Nota
A consistência e a solidez da filmografia do cineasta norte-americano Paul Thomas Anderson (PTA) não são novidade para ninguém: Magnólia e Sangue Negro, por exemplo, já foram incorporados no menu da cinefilia pelo seu impacto e influência, enquanto O Mestre e Vício Inerente estão na lista dos cult de sabor mais indefinido e não são unanimidade. Trama Fantasma representa uma posição diferenciada dentro da obra do diretor – no melhor dos sentidos.
A história é ambientada nos anos 1950, na Inglaterra, onde o estilista consagrado e cortejado Reynolds Woodcock vive em uma luxuosa casa com sua irmã e muitas, muitas, muitas costureiras e modelos ao seu redor. Dono de hábitos detalhados e inflexíveis em sua rotina meticulosa, Reynolds é um homem autoritário, extremamente antipático, porém brilhante e também difícil de decifrar. Um dia ele conhece Alma, uma garçonete com sotaque estrangeiro e de modos desajeitados que acabam despertando interesse no estilista, que a convida para morar com ele.
Não convém avançar mais em detalhes sobre o enredo porque um dos maiores prazeres de Trama Fantasma é o desafio de desvendar a camada tóxica e subversiva da história – afinal, um drama romântico de época passado na Inglaterra sobre moda não parece, a princípio, tipo de contexto para uma narrativa intrincada. É bem verdade que custa um tempo considerável até que o tal elemento subversivo apareça, mas dois fatores impedem que isso se torne um problema: em primeiro lugar, as cartas nunca são totalmente reveladas (todas as motivações e personalidades são um constante quebra-cabeça); e em segundo, o virtuosismo técnico de PTA desafia o cinéfilo a prestar atenção aos mínimos detalhes da linguagem visual e do inteligentíssimo trabalho de cenografia. Trama Fantasma é um caso raro de uma produção de prestígio sem um diretor de fotografia (PTA declarou que foi um trabalho conjunto), e calha de ser um dos filmes visualmente mais inspirados do ano: os planos-detalhe nos vestidos, a movimentação cirúrgica de câmera pelo cenário, as tremidas propositais explicitando o desconforto dos personagens e a criação constante de suspense através até mesmo de planos estáticos – acompanhados pela exuberante e atmosférica trilha de Jonny Greenwood. E toda essa técnica impecável poderia servir de puro recurso estilístico se o roteiro não fosse igualmente cheio de camadas.

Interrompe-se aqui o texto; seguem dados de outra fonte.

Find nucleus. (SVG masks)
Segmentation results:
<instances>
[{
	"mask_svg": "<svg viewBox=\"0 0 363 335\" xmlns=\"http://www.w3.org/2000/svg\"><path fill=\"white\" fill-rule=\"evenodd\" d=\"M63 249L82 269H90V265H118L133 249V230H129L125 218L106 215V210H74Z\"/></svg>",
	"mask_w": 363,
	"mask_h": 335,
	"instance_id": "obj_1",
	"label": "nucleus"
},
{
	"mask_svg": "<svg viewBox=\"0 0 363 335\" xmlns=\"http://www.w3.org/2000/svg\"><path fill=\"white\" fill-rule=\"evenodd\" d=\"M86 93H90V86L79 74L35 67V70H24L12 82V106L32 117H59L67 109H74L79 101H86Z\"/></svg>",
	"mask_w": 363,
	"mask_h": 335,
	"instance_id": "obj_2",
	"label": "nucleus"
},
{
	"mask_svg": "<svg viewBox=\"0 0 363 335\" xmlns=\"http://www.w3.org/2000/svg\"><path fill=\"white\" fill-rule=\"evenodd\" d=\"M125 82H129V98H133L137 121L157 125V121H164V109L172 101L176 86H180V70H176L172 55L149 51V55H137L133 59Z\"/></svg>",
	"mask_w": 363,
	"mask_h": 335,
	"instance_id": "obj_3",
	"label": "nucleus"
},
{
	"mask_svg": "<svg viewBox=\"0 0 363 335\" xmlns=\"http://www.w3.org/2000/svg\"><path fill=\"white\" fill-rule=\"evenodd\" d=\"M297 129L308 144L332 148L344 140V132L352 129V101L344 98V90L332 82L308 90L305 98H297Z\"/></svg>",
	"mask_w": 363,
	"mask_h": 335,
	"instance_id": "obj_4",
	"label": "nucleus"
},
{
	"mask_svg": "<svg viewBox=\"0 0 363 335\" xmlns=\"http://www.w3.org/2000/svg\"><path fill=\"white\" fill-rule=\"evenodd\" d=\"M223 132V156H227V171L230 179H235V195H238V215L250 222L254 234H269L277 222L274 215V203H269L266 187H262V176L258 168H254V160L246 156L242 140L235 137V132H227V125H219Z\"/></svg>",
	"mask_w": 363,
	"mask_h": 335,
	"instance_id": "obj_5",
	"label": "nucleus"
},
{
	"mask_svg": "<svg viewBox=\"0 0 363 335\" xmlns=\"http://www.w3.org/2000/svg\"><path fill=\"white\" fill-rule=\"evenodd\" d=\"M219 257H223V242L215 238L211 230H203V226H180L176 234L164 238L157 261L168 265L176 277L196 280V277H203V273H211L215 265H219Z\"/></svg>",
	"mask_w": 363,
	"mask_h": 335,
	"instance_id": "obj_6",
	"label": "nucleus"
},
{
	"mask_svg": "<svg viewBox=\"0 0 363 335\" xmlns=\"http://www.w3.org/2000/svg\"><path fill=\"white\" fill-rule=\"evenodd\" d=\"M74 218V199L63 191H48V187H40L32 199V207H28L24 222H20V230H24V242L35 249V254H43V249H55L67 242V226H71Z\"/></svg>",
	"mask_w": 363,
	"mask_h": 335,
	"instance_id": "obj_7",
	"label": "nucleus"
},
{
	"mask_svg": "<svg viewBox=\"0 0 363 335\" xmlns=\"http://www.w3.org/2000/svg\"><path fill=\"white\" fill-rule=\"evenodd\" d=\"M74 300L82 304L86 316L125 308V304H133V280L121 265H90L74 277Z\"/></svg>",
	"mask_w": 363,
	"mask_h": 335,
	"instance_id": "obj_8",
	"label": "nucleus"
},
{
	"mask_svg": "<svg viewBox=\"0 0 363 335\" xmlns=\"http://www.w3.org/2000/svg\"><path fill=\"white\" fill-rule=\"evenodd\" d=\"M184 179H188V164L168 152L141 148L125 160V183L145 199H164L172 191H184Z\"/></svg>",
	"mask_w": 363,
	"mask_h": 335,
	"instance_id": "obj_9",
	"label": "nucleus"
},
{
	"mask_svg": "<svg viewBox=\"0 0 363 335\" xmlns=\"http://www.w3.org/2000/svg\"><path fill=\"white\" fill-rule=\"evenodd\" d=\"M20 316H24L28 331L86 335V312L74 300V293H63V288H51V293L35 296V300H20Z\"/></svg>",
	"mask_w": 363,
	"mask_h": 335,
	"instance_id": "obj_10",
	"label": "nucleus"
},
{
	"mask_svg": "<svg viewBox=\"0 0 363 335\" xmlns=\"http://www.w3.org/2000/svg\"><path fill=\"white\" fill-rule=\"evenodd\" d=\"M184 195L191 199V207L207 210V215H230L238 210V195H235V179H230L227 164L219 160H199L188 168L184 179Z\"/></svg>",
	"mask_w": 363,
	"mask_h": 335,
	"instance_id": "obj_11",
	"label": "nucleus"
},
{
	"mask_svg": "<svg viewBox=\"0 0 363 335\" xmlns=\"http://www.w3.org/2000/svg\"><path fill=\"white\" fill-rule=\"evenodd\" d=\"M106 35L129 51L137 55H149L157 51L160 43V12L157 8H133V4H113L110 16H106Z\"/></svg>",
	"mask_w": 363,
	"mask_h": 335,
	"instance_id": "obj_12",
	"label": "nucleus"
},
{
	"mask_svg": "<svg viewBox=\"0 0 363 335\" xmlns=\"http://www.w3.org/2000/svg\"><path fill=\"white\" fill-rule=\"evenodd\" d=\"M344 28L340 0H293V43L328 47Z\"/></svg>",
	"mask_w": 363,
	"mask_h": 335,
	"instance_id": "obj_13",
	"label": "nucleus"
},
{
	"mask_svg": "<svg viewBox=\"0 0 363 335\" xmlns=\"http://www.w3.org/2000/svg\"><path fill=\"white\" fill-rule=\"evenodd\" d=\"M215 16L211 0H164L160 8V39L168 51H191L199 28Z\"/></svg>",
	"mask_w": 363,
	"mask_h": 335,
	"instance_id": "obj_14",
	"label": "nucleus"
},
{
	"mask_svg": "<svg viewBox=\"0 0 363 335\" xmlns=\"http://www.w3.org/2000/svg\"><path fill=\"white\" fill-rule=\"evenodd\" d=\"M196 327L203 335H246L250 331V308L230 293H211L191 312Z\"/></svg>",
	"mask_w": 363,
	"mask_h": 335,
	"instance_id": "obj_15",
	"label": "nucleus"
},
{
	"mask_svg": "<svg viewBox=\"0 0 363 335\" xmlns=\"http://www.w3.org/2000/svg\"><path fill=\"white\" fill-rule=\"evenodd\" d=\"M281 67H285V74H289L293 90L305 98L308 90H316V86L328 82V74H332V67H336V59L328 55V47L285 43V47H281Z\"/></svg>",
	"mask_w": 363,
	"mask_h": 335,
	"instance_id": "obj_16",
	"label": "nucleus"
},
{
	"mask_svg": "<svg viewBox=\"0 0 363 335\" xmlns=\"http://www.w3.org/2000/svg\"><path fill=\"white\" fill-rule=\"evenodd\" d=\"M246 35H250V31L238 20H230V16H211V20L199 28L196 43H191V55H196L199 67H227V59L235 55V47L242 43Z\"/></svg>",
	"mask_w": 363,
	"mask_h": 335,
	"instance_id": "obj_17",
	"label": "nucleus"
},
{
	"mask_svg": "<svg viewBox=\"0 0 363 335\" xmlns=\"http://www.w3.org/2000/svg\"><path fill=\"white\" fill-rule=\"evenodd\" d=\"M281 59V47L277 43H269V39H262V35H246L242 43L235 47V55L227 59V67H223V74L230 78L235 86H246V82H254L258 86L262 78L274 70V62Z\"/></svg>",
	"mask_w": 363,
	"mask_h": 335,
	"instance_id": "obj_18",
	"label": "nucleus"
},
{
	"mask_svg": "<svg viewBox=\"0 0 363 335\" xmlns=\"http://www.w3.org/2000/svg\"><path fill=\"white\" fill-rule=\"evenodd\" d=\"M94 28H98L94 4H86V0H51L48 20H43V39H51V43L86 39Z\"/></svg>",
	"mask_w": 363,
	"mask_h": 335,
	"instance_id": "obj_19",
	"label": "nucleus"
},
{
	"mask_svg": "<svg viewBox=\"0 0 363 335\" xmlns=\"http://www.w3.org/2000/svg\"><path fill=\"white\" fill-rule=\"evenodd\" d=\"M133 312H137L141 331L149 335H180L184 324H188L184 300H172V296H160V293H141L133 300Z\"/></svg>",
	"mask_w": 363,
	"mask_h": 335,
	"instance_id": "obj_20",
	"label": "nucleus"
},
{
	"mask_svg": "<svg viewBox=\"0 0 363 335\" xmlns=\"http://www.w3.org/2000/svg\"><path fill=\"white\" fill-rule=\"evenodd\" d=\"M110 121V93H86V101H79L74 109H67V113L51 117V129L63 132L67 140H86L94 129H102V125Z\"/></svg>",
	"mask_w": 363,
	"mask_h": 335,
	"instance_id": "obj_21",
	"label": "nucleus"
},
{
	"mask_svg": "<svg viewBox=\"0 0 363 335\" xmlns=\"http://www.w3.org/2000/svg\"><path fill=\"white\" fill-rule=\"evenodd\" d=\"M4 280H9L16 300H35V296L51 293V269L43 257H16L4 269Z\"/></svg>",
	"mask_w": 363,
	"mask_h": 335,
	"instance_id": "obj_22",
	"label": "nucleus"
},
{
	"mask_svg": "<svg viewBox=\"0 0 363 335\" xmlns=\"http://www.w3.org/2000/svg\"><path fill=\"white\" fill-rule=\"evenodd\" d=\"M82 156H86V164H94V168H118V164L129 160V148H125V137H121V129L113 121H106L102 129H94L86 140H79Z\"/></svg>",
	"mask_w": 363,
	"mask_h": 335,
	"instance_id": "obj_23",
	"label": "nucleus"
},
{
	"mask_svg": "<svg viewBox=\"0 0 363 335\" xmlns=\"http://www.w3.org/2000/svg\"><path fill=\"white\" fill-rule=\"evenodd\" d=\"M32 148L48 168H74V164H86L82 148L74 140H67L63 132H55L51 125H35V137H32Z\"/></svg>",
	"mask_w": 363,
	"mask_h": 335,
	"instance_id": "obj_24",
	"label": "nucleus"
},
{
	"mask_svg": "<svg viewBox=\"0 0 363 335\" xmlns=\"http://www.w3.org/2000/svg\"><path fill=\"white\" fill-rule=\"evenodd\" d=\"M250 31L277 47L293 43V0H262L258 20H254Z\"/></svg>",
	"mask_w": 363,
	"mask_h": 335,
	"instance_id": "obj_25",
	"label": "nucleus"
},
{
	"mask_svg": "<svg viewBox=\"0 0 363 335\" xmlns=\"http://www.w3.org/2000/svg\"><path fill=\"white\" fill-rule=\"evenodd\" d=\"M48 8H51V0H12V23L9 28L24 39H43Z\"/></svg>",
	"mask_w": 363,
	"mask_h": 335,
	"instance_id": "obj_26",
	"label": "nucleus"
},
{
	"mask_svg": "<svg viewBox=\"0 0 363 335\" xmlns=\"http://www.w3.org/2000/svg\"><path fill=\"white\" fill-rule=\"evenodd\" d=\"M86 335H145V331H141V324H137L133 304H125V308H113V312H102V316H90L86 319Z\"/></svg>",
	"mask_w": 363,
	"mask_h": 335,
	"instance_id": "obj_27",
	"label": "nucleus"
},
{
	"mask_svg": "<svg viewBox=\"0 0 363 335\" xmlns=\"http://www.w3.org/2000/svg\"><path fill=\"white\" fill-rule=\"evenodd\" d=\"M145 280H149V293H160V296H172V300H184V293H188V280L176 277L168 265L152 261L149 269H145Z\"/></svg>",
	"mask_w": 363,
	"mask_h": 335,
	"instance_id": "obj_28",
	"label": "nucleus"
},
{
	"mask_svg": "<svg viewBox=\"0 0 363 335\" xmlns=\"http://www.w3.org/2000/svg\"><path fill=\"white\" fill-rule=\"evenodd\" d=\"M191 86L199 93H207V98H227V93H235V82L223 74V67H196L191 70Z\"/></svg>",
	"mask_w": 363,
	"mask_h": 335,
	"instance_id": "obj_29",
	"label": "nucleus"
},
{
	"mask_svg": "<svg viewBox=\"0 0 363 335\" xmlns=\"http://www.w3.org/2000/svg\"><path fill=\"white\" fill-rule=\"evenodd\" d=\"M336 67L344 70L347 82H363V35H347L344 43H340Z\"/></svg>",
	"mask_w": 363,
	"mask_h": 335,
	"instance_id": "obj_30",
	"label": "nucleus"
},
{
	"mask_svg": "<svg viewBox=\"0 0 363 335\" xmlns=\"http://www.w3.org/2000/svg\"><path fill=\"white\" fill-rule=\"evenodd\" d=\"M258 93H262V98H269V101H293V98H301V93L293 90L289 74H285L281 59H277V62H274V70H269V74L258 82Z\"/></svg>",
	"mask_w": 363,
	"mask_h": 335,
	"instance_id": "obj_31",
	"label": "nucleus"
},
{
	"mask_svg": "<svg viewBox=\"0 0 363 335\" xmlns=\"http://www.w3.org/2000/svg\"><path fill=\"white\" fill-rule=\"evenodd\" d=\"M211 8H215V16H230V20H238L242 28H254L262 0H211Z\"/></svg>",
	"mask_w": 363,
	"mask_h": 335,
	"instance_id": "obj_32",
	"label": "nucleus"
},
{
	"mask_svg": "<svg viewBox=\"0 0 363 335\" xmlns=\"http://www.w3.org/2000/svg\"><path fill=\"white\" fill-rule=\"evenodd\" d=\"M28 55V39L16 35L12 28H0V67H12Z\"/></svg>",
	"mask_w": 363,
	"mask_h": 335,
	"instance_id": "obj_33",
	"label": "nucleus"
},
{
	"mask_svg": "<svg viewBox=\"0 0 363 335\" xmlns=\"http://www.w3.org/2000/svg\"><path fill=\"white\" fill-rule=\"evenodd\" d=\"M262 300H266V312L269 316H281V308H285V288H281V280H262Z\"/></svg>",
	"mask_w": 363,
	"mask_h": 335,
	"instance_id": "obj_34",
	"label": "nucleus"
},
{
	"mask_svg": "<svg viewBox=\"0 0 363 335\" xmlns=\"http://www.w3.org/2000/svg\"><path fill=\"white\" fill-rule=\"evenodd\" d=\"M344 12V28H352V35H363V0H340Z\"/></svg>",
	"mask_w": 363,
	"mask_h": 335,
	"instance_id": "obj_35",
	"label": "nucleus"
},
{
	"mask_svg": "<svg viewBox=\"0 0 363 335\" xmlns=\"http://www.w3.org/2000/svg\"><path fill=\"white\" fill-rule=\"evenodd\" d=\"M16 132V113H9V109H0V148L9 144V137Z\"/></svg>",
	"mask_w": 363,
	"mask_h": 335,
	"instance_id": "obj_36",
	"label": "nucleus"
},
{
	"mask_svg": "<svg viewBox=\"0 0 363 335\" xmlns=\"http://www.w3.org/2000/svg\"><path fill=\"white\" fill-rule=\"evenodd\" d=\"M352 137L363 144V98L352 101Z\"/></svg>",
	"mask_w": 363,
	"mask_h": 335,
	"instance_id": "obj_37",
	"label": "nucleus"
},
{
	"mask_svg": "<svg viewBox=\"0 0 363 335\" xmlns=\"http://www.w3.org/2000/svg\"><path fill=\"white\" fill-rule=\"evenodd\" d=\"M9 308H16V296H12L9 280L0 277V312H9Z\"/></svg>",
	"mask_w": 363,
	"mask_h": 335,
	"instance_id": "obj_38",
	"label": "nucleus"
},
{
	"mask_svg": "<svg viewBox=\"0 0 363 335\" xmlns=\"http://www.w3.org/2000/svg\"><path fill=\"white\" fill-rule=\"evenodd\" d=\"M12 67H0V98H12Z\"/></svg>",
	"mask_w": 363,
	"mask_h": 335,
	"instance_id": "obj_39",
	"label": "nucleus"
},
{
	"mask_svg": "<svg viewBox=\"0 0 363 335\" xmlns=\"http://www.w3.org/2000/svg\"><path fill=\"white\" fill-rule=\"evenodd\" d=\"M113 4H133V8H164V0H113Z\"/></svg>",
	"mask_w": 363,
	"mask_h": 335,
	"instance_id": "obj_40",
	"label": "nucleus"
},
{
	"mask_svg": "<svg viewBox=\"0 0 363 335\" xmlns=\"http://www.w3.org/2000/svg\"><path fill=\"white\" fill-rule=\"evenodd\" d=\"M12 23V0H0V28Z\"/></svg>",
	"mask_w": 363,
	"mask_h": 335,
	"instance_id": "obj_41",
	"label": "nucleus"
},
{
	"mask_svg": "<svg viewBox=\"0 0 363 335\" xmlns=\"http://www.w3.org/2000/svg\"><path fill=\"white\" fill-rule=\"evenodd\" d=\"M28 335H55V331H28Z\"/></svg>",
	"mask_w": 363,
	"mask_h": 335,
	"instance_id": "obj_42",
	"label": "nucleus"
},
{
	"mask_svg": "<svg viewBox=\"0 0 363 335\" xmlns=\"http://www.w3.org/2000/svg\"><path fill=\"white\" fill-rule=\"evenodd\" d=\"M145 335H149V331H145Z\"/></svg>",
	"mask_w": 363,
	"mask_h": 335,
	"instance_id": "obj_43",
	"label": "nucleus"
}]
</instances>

Daniel Day-Lewis, aqui em seu último papel antes de se aposentar, entrega uma das interpretações mais cheias de nuances e desvãos emocionais de sua carreira (se é que isso é possível), e consegue humanizar Reynolds da maneira mais imprevisível que se pode imaginar para um personagem que se apresenta de maneira tão forte e distante. Vicky Krieps é digna de aplausos simplesmente por não ter desaparecido na presença de um gigante como Day-Lewis e, assim como o parceiro, consegue impor uma personalidade complexa a uma personagem aparentemente fácil. Completando o elenco, Lesley Manville faz da irmã de Reynolds uma presença extremamente significativa para compor esse estranhíssimo cenário e é dona de um dos olhares mais penetrantes do cinema americano dos últimos meses.
Uma técnica impecável e um elenco soberbo, assim, dão vida a um filme riquíssimo em detalhes visuais e temáticos, que vão de complexo de Édipo até relações mais esquisitas de poder, vaidade, controle e dependência. Não é para todo mundo, mas nenhuma obra-prima é.